Nature of Virtue in The Prince & The Discourses

 
 
 
 
This essay will discuss the nature and uses of the term virtu, or virtue, in Machiavelli's The Prince and The Discourses. It will also discuss what Machiavelli considers the relation between the concepts of virtue and fortuna, or fortune, to be, and it examines how Machiavelli uses these two terms.

Machiavelli clearly uses the term "virtue" in several senses. First, he uses it with its usual meaning of a trait that is an aspect of moral excellence, or sometimes he uses it as a synonym for moral excellence in general. Second, he uses it in the more general sense of an ability or capacity to do something.
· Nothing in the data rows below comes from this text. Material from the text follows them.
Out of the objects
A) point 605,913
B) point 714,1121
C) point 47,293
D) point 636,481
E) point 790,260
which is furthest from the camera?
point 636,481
For example, in Chapter XX of Book I of The Discourses, he comments as follows:

if, as has been seen, two successive good and valorous princes are sufficient to conquer the world, . . . a republic should be able to do still more, having the power to elect . . . an infinite number of most competent and virtuous rulers one after the other; and this system of electing a succession of virtuous men should ever be the established practice of every republic (pp. 174-75).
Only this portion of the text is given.